In 2017, Fifty Years of NFL Positioning Came Back to Bite the League

By Jesse Berrett

Halfway through this NFL season, one that saw President Donald Trump declare war on professional football players because of ongoing political protests during pregame national anthems, it seemed clear that 50 years of careful political positioning had rebounded on the league. Under media-savvy commissioner Pete Rozelle, between 1961 and 1966, the NFL built a publishing arm, a licensing arm, a film-making arm, and even a lobbying arm. The NFL used these instruments to rise to prominence by aligning itself with conservative political forces and then asking them for favors, more out of a burning desire to surpass baseball as the national pastime than to make an explicit political statement. Conservative politicians and social critics, for their part, consistently turned to football to burnish their regular-guy credentials and appeal to Middle America. It was a balance that served both sides.

## GIVEN DATA:
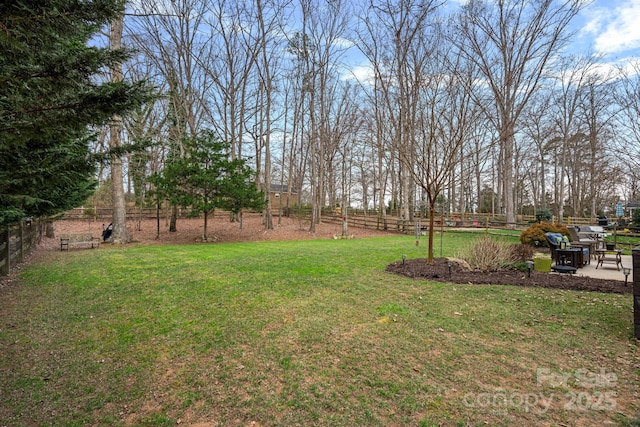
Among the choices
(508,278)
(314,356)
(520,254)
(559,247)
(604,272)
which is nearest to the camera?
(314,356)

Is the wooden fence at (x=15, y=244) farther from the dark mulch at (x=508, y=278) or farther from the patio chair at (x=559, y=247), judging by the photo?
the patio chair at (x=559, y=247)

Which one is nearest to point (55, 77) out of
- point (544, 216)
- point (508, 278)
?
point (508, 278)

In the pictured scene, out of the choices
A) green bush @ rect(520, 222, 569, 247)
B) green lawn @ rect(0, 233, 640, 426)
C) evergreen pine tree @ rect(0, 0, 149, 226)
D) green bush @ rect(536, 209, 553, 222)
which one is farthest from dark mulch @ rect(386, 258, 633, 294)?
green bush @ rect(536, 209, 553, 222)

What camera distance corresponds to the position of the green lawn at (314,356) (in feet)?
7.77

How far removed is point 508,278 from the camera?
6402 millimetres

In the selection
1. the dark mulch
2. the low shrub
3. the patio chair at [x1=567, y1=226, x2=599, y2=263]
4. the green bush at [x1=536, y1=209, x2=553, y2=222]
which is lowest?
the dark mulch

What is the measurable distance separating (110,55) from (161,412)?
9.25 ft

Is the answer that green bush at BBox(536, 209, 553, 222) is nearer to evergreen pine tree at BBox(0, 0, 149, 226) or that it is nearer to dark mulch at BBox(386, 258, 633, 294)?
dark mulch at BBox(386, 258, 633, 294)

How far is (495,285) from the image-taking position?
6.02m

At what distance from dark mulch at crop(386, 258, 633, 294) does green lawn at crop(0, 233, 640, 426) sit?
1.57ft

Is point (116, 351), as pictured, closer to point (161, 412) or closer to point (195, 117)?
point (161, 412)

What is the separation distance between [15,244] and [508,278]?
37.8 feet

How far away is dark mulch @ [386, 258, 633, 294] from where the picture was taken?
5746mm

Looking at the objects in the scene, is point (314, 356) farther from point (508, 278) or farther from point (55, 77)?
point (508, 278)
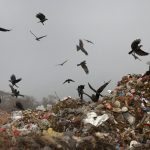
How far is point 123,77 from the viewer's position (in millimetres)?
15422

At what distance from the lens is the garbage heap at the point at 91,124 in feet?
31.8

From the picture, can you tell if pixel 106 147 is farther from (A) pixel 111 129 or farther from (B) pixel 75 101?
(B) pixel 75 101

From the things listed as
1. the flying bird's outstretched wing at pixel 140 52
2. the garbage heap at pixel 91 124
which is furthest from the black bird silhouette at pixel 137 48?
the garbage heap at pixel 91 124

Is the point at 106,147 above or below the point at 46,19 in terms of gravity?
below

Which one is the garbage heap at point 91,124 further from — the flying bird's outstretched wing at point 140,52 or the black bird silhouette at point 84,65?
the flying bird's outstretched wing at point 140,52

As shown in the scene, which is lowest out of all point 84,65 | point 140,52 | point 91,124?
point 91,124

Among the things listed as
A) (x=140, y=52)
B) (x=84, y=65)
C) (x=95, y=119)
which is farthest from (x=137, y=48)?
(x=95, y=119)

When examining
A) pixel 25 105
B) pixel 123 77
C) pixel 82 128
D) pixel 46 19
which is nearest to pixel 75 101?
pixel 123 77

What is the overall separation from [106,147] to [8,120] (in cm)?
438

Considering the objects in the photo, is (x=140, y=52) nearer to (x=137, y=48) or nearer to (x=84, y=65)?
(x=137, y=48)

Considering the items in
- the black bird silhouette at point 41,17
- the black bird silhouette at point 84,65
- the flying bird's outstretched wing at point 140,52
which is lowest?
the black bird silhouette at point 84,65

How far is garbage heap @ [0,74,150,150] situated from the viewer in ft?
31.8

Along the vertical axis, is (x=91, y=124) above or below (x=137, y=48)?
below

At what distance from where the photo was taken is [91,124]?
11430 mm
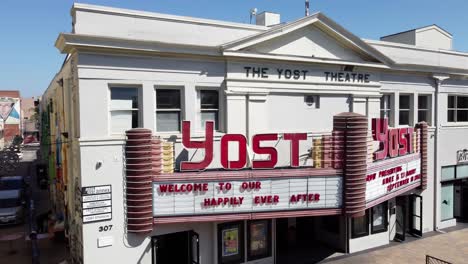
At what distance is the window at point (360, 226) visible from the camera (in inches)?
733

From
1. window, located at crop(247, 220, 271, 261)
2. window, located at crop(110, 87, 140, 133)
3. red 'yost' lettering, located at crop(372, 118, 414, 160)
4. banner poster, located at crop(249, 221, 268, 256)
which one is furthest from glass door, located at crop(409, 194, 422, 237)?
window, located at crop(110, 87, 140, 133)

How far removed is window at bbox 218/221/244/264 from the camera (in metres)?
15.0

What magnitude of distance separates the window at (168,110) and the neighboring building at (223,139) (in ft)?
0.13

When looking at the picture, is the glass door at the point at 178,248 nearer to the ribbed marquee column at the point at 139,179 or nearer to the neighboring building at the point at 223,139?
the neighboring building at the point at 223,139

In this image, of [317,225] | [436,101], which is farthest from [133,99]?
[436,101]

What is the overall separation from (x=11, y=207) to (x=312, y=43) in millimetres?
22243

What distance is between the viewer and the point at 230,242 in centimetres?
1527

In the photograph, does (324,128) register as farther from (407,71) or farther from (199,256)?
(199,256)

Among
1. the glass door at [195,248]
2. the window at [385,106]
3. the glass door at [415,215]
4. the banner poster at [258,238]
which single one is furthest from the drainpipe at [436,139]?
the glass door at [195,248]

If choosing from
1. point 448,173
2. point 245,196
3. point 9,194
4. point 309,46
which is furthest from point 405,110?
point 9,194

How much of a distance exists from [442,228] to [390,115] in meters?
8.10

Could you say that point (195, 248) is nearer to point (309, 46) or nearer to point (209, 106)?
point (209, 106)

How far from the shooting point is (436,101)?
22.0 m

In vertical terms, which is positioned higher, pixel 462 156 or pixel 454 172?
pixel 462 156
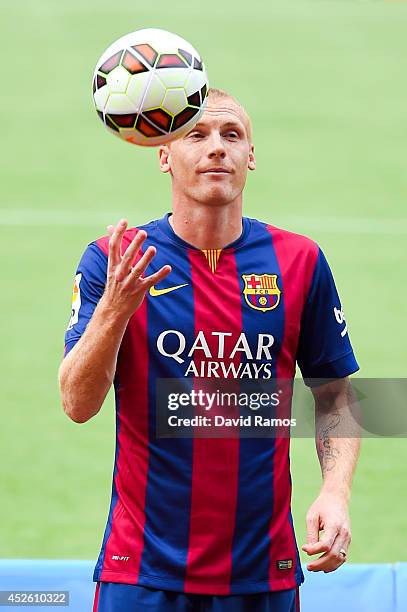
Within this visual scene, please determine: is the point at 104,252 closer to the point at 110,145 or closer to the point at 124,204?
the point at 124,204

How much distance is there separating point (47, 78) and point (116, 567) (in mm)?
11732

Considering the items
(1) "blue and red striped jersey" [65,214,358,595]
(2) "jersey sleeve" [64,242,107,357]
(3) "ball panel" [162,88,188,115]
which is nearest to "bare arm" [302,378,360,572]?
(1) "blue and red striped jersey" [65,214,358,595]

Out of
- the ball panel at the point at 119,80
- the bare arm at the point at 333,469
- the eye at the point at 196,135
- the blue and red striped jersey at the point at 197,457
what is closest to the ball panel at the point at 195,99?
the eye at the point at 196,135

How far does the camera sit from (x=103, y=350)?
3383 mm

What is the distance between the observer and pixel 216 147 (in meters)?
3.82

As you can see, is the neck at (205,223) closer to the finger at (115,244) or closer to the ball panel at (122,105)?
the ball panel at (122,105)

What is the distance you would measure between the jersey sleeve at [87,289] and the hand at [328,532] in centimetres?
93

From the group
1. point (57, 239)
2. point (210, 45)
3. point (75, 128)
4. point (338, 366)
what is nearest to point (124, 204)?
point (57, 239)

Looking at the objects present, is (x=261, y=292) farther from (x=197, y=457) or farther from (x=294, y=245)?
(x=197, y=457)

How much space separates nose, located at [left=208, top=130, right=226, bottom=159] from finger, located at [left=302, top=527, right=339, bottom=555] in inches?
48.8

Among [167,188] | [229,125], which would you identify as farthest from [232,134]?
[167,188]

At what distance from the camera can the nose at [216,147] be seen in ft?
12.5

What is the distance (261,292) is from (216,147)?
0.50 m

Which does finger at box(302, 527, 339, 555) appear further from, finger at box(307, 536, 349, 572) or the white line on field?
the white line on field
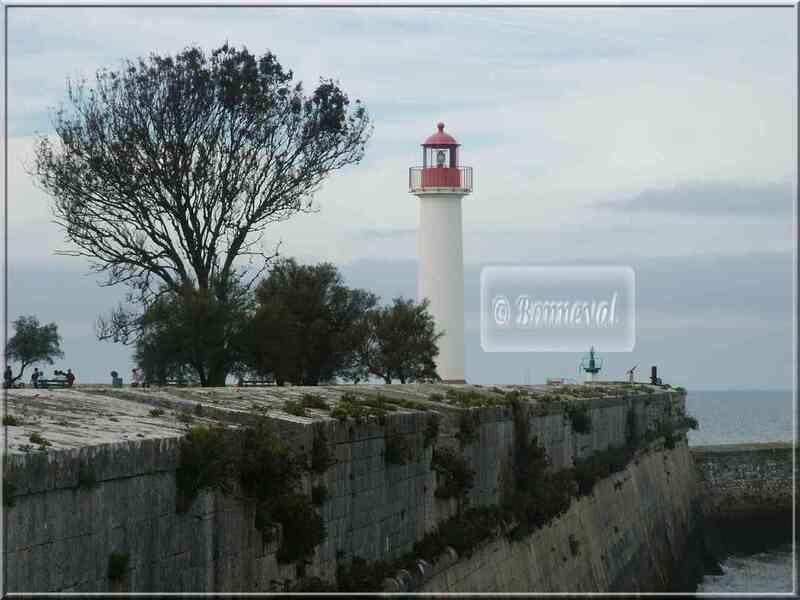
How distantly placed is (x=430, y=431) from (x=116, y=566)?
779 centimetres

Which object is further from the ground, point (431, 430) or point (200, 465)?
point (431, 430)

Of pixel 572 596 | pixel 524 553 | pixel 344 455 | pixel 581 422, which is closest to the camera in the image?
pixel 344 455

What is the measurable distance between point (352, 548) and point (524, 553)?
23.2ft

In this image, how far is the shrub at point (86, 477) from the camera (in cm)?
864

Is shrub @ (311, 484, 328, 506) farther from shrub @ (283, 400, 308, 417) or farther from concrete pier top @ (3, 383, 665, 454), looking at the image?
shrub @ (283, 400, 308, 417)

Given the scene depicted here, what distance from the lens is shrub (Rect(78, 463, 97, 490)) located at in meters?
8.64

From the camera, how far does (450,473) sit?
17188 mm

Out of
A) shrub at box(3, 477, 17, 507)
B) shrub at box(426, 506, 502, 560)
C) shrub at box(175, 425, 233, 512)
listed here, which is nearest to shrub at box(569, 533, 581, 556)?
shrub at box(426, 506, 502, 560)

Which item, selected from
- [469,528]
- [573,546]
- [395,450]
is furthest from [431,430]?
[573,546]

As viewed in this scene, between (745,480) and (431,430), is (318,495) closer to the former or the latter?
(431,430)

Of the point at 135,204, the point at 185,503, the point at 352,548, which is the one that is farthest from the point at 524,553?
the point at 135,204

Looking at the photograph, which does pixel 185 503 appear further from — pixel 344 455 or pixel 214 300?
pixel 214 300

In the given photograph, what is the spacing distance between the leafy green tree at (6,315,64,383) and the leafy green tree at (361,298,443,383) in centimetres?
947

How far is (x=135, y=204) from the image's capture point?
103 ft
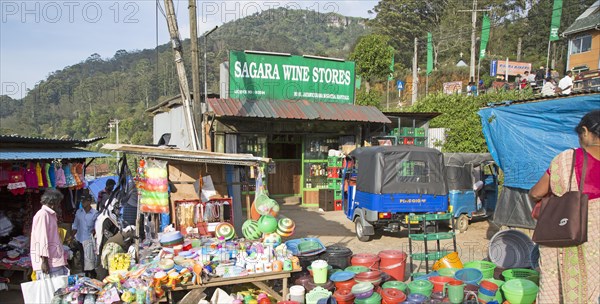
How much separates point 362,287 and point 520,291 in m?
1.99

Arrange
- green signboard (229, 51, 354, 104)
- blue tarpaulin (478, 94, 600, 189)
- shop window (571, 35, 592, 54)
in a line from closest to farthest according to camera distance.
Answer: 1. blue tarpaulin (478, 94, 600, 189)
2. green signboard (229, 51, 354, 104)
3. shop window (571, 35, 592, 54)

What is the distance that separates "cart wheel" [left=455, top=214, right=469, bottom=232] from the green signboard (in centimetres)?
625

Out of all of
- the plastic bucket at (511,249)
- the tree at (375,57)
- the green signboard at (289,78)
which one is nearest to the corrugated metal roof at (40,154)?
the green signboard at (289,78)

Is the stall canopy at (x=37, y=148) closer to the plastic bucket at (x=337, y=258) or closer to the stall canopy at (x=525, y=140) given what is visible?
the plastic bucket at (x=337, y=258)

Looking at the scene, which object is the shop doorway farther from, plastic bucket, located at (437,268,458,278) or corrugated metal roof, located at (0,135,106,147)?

## WORK ITEM:
Continue the article on the NFL's political positioning from where it stops above.

## EXERCISE ANSWER:
Some of the resonances began as simple metaphoric linkages, as with the military register preferred by NFL Films, whose first production, the 1963 film The NFL’s Longest Day, riffed on the recently released D-Day epic, The Longest Day. By the mid-60s, NFL Films consciously shaped football-on-film into an active part of the war effort by appropriating military language like “search and destroy.” Between 1966 and 1971, NFL Films’ highlight packages built morale and extended the NFL’s (and America’s) soft power—while adeptly mingling the two—across the globe. Secretary of State William Rogers brought a supply on tour in the Far East. Air Force One flew a film to President Lyndon Johnson’s ranch in Texas, while President Richard Nixon ordered a big-hits special for the White House. In 1971, Secretary of Defense Melvin Laird publicly pledged “a two-minute bureaucratic drill” to ensure that the Armed Forces Network provided servicemen with more televised football.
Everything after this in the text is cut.